Steroids affected him, he became an addict. The doctors said he should not mix alcohol and steroids, but he did and it drove him mad. He was trying to be a hero by taking more and more tablets. But he failed.
— Kadhem Sharif talking about Uday Hussein's drug use

Uday took up collecting motorcycles like Sharif, even stealing some from him. It was at this point that they had a falling out and Sharif refused to fix any of Uday's bikes. It was then that he was thrown in jail on trumped up charges and spent two years in Iraqi prisons.

==Firdos Square==

On April 9, 2003 Sharif had his chance to take revenge. Hearing that the Saddam regime had fallen he took a 10 kg (22 lb) sledgehammer and went to work on the statue of Saddam Hussein that stood in Firdos Square in Baghdad. The square is directly in front of the Palestine Hotel where the world's journalists had been staying. Seeing a crowd and a story, the reporters and their cameras streamed out of the hotel and video taped the falling of Saddam Hussein's statue. While Sharif's actions with the sledgehammer only resulted in a small dent in the statue base and bloody hands, he does claim to have handed over the Iraqi flag that was placed on the statue.

==After the fall==

The legality of Sharif's motorcycle business and collection has always been murky and he has admitted that some of his bikes were stolen in neighboring countries and smuggled into Iraq along with dealing with the bikes looted from Kuwait when Saddam Hussein invaded the country. His business finally caught up with him when in 2005 he was arrested in connection with dealing in stolen bikes.

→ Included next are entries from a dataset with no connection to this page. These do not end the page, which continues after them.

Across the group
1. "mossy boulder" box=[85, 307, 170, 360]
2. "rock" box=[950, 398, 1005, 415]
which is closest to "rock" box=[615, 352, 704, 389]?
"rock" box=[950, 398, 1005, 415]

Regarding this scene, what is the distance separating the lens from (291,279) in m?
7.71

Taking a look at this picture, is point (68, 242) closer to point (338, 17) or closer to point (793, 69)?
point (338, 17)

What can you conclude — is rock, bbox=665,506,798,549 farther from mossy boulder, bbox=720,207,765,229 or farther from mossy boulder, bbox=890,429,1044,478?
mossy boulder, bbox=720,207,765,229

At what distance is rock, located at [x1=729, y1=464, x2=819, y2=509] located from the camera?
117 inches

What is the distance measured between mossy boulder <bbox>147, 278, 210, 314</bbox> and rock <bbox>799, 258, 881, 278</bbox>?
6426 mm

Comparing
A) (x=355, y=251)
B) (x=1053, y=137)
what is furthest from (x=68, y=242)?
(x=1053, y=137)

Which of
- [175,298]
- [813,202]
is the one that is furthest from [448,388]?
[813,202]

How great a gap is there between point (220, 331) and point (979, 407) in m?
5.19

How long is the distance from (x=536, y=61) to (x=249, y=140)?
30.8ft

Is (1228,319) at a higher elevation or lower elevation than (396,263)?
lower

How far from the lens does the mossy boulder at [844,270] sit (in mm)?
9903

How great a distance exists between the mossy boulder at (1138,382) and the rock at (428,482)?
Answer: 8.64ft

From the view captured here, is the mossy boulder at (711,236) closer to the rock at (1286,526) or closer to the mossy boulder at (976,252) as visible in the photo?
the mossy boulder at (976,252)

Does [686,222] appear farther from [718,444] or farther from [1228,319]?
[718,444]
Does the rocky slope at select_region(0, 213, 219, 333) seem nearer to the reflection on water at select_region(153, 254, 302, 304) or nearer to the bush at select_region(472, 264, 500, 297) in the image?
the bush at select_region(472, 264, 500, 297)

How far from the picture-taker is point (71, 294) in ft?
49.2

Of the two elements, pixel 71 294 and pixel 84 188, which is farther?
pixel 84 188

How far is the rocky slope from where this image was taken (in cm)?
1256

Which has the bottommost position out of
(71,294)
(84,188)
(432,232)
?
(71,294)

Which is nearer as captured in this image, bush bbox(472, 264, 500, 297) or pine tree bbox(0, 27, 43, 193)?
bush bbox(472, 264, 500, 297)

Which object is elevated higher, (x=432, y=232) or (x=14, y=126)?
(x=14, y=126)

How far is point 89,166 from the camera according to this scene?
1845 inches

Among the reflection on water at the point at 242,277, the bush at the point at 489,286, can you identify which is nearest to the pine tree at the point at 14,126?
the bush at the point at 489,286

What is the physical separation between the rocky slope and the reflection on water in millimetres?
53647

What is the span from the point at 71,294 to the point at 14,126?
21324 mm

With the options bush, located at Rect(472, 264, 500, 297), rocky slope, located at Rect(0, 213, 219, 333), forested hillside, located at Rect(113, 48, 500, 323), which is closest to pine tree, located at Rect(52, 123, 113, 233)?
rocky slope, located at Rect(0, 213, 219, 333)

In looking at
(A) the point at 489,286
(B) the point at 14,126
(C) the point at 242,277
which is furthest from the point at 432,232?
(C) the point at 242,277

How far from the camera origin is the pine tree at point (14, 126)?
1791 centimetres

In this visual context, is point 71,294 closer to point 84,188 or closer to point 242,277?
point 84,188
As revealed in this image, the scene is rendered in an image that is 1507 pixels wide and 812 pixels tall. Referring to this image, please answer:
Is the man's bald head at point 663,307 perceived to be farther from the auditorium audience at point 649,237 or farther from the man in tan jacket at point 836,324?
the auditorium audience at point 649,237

In a 2016 interview, Kadhem said that he expressed his regret over his role in the Firdos Square statue destruction in which he attacked the statue with a sledgehammer. He said "Saddam has gone, but now in his place we have a 1,000 Saddam's." and "When I go past that statue, I feel pain and shame. I ask myself, why did I topple this statue. I'd like to put it back up, to rebuild it. I'd put it back up but I'm afraid I would be killed." He looked back to Saddam's time with nostalgia as "Saddam never executed people without a reason. He was as solid as a wall. There was no corruption or looting, it was safe. You could be safe." He went on to say that he hopes the two leaders viewed as responsible for the overthrow of Saddam, Tony Blair and George Bush, should be brought to justice.

==Bike collection==

Kadhem had been a bike collector almost all his life but after the war his collection greatly expanded until he was arrested. In his collection there were a number of notable bike including:

- 1914 - This Norton was part of the escort of King Faisal I, Iraq's first monarch.
- 1947 - British-made BSA that he found rusting in a farm in "Anbar province", an area of western Iraq notorious for insurgent violence since the 2003 US-led invasion.
- 1957 British Norton motorcycle that Saddam Hussein the revolutionary rode when on the run after the assassination of then Iraqi President Abd al-Karim Qasim half a century ago.
- 1957 Rolls-Royce Silver Cloud, formerly the property of the Emir of Kuwait.
- Saddam's eldest son, Uday Hussein, became an invalid after he was seriously injured in a 1996 assassination attempt. Uday, also a collector of bikes, had his collection made into three-wheelers so he could still drive them. After Saddam's fall Kadhem was able to get his hands on all of Uday's monster three-wheeled invalid motorcycles.